The New York Times Calls the Bluff on the Deregulation Cabal

The new year arrived with some bad press for the small but vocal group of electricity deregulation advocates that continues to peddle its preferred policy prescriptions.  It came in the form of a New York Times article highlighting the failure of electricity deregulation to deliver on its promises of lower energy costs for consumers.

While Energy Twitter gadflies made a parlor game out of pointing out misused acronyms and nomenclature in the story, that misses the forest for the trees.  The salient takeaway was that the Times found it was traditional, state-centric utility regulation that continues to deliver the best value for consumers.  In its own words, “Average retail electricity costs in the 35 states that have partly or entirely broken apart the generation, transmission and retail distribution of energy into separate businesses have risen faster than rates in the 15 states that have not deregulated, including Florida and Oregon. That difference has persisted for much of the last two decades or so, including in the last year, when energy prices increased worldwide after Russia invaded Ukraine.  On average, residents living in a deregulated market pay $40 more per month for electricity than those in the states that let individual utilities control most or all parts of the grid. Deregulated areas have had higher prices as far back as 1998.”

The article notes that the primary drivers for these differences arise from at least two factors: (1) wholesale market design in which all suppliers – regardless of their own costs – get paid what the most expensive units needed for reliability require for compensation to run; and (2) the increasing cost of transmission being passed on to consumers.

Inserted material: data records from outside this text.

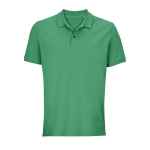 Polo shirt, 100% organic cotton, 2 buttons, 210 g/m2, SOL'S Pegase green colour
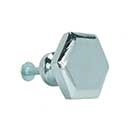 John Wright [088743] Cast Iron Cabinet Knob - Hexagon - Polished Chrome Finish - 1 1/8&quot; Dia.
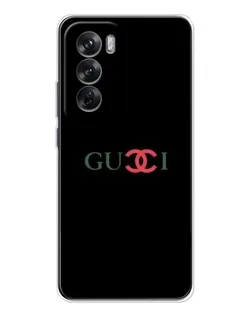 Чехол для OPPO Reno 12 с картинкой «Gucci — красный градиент»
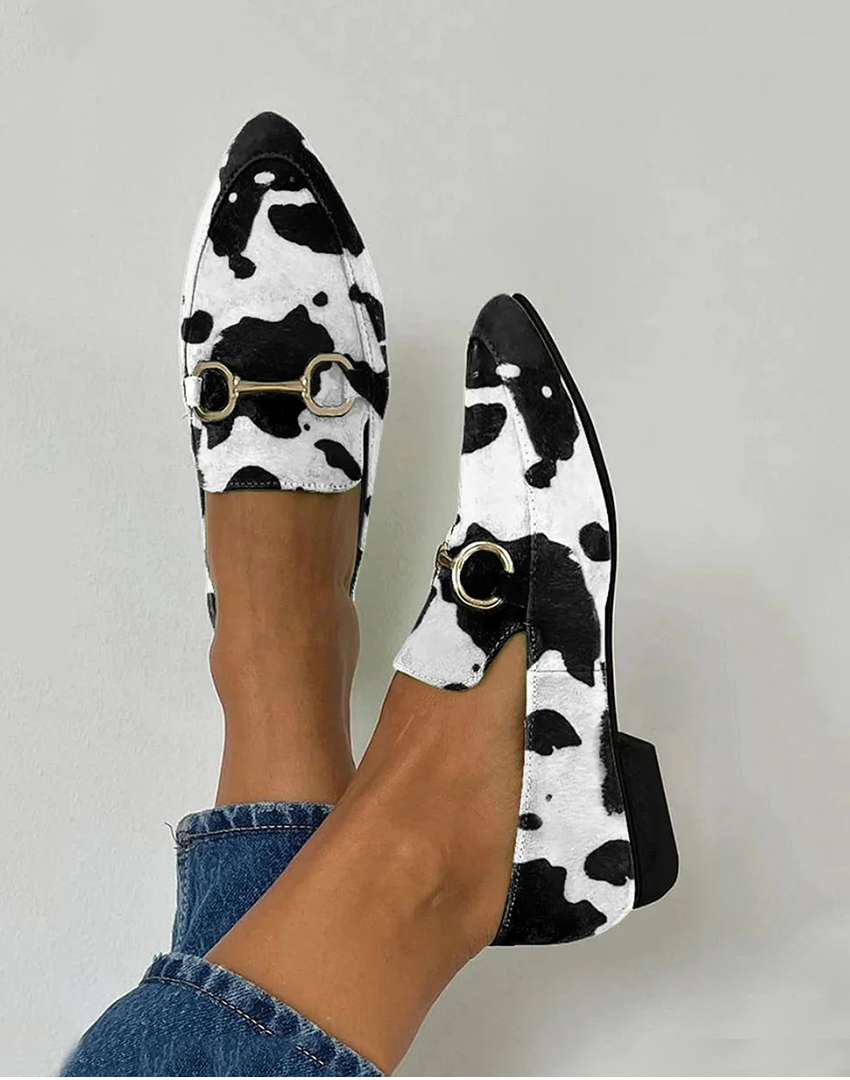 Diana | Mocassins imprimés à boucle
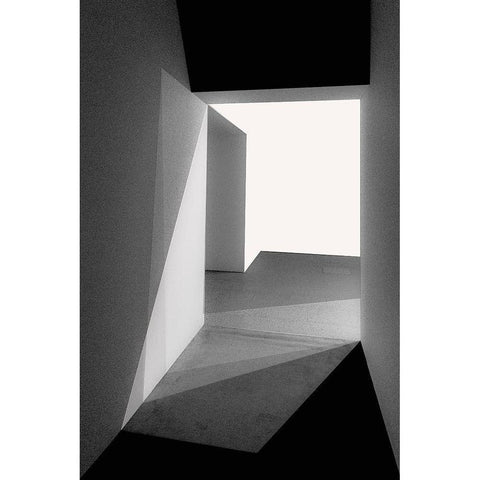 Light And Shadows Black Modern Wood Framed Art Print by Schuster, Inge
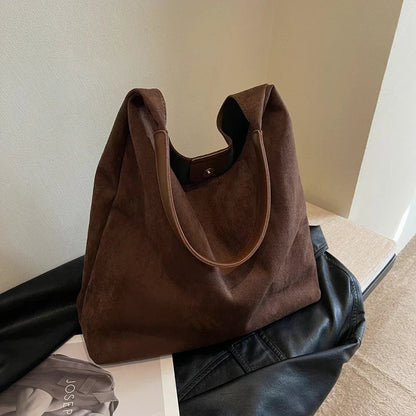 Stylish Suede Design Women's Handbag for Effortless Everyday Elegance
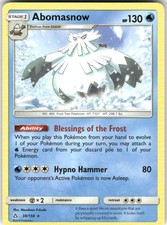 Abomasnow 38/156 Rare Ultra Prism Pokemon Moderately Played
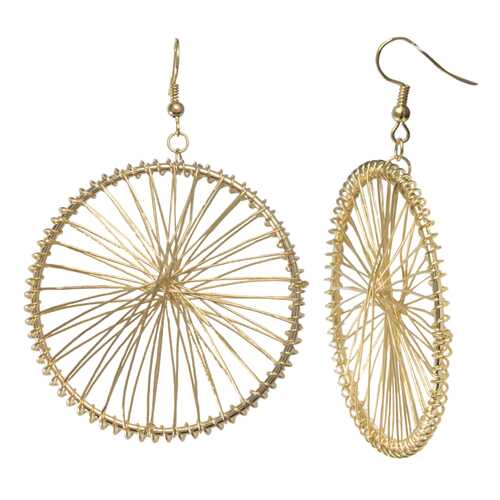 Серьги Corona style B006EEP03075-GOLD в Пандора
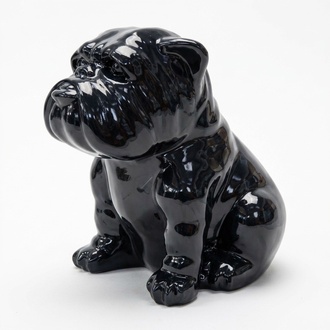 Design Hund Figur Statue Skulptur Figuren Skulpturen Dekoration Deko
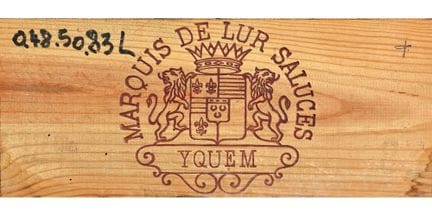 CHÂTEAU D'YQUEM: Sauternes, Marquis de Lur Saluces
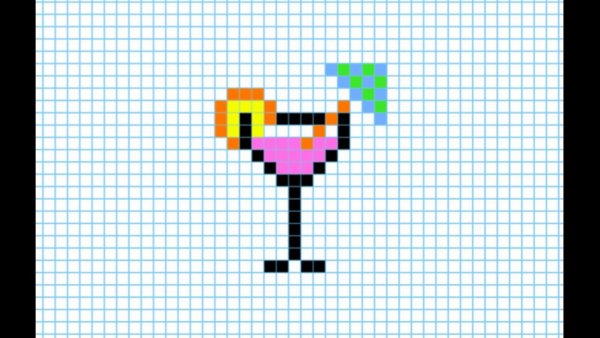 Рисунки по клеточкам кактэли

Put another way, it is all about design incentives.  Deregulation, as defined by the Times, creates individual products that are piece-parts (generation, transmission, distribution) of the system that provides a usable product – electricity – to consumers.  In practice, this can result in an outcome in which the different products (like generation and transmission) each individually maximize profits, with limited consideration for what that means for the rate paid by average customers who receive a bill each month.  In contrast, when a utility is traditionally regulated – as in the 15 states the Times noted have lower overall costs – it must go before a state regulatory commission to prove the way it is handling investments, as a whole, provide reasonably priced service to its customers.  In the utility industry, this is known as “bundled” service.  When a regulator reviews this bundled rate, it is seeking to ensure that generation, transmission and distribution are planned cohesively and work together to provide a reasonably priced product to the end-use customer.

As with any complicated topic, a mainstream press article is likely to raise at least as many questions as it answers, and this one is no different.  The article lumps all states that have joined RTOs as having been “deregulated,” a point the crew on Twitter seized on to try and point out lack of understanding.  But further analysis could seek to explore the distinctions between the states that have fully deregulated, and those that have maintained some aspects of vertical integration while existing within an entity like an RTO/ISO.  It might also attempt to better quantify how much more consumers have been paying for generation given the unique nature of how the organized markets price energy.  It would be illuminating to know the extent of any windfall profits that generators may have earned from these wholesale market design choices.  Analyzing reliability data amongst different regulatory regimes might prove enlightening also.  It’s all worthy of more discussion and debate, but this much is clear:  2023 has arrived and the deregulation cabal is on notice.  The press is watching, and they are awakening to the fact that the promises of deregulation are being weighed against the failures of its results.